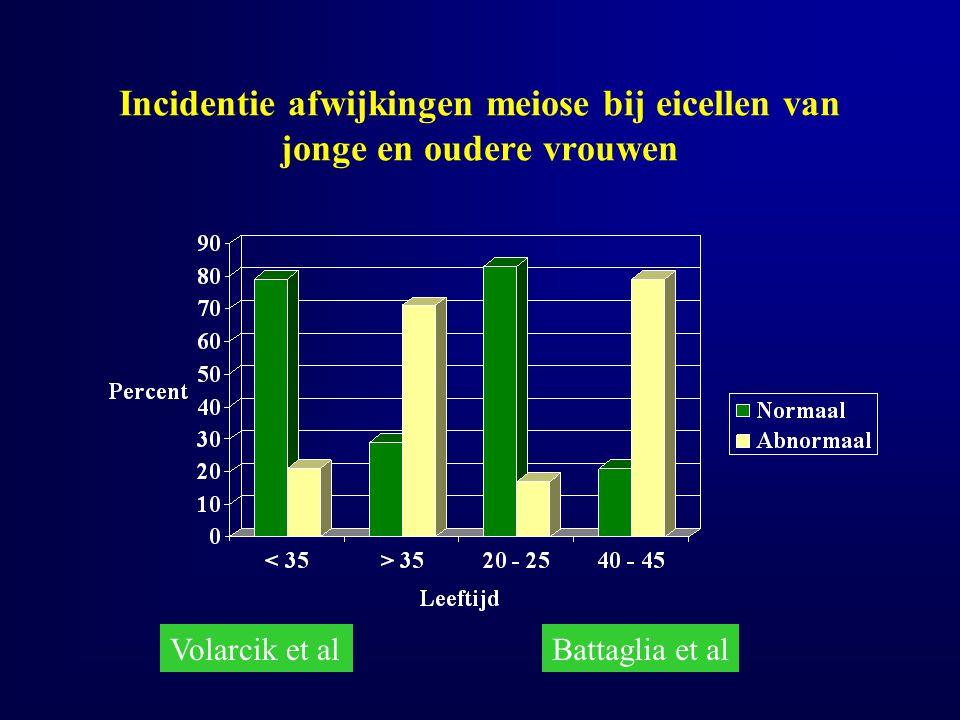 Incidentie afwijkingen meiose bij eicellen van jonge en oudere vrouwen Volarcik et alBattaglia et al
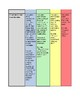 Analyzing and Interpreting Data Assessment Rubric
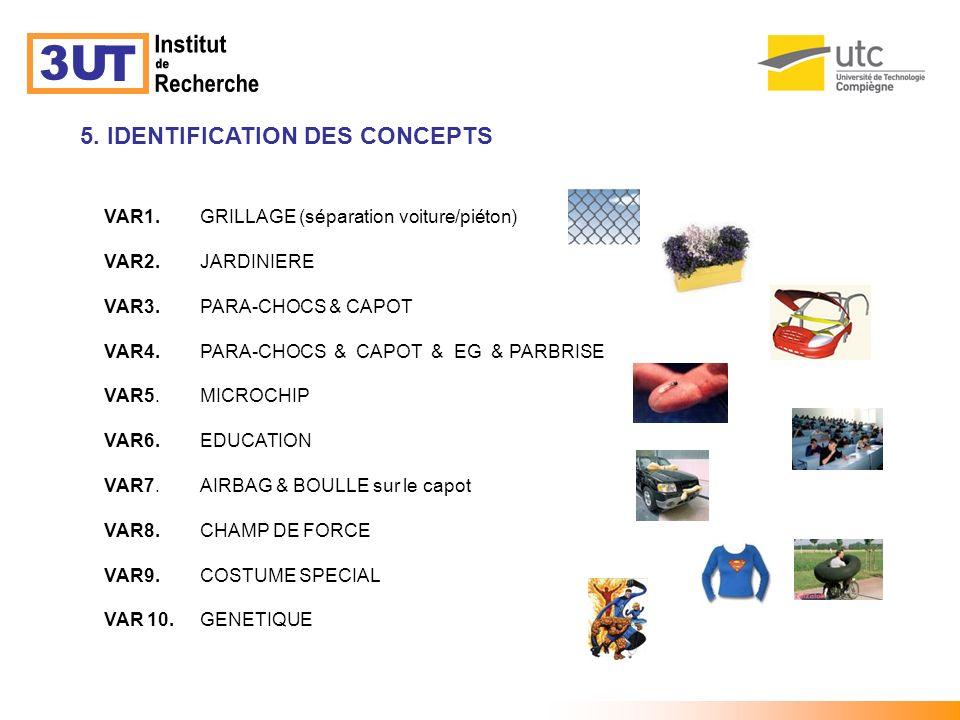 5. IDENTIFICATION DES CONCEPTS VAR1. GRILLAGE (séparation voiture/piéton) VAR2. JARDINIERE VAR3. PARA-CHOCS & CAPOT VAR4. PARA-CHOCS & CAPOT & EG & PA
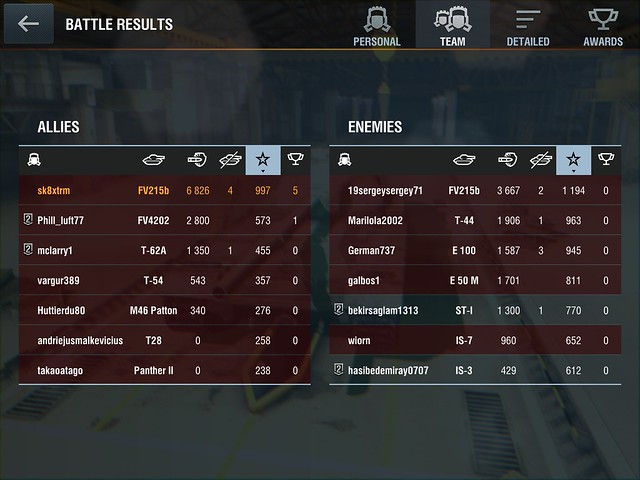 noob vs pro - Gameplay - World of Tanks Blitz official forum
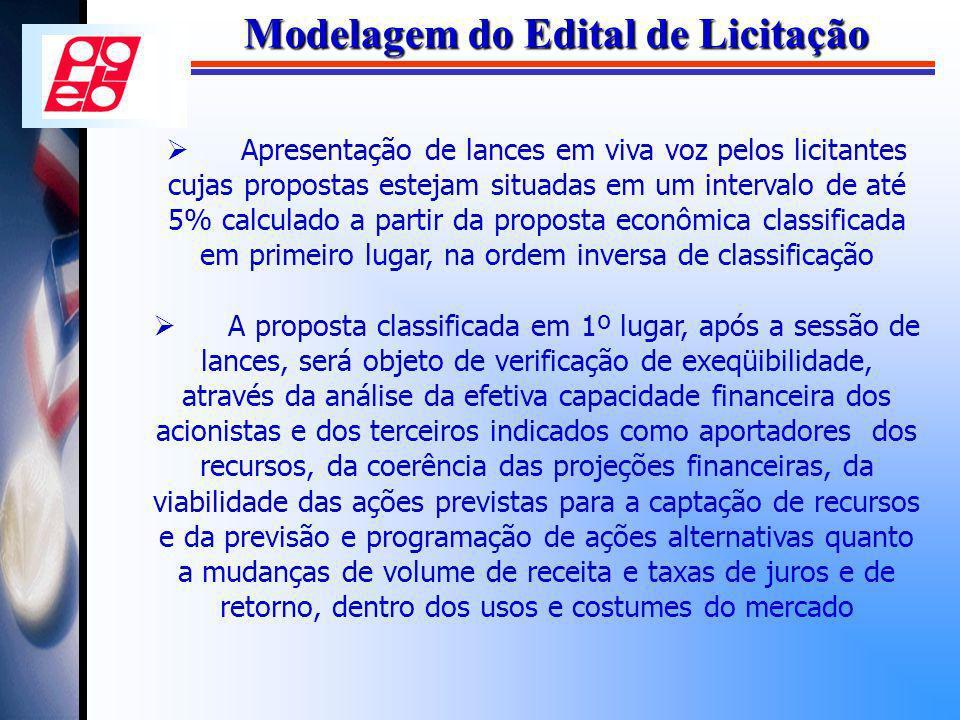 Modelagem do Edital de Licitação Apresentação de lances em viva voz pelos licitantes cujas propostas estejam situadas em um intervalo de até 5% calcul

EXERCISE GOAL: Would you set down each line of the listing above exactly, apart from the pictures?

ANSWER SECTION:
 Incidentie afwijkingen meiose bij eicellen van jonge en oudere vrouwen Volarcik et alBattaglia et al
 Analyzing and Interpreting Data Assessment Rubric
 5. IDENTIFICATION DES CONCEPTS VAR1. GRILLAGE (séparation voiture/piéton) VAR2. JARDINIERE VAR3. PARA-CHOCS & CAPOT VAR4. PARA-CHOCS & CAPOT & EG & PA
 noob vs pro - Gameplay - World of Tanks Blitz official forum
 Modelagem do Edital de Licitação Apresentação de lances em viva voz pelos licitantes cujas propostas estejam situadas em um intervalo de até 5% calcul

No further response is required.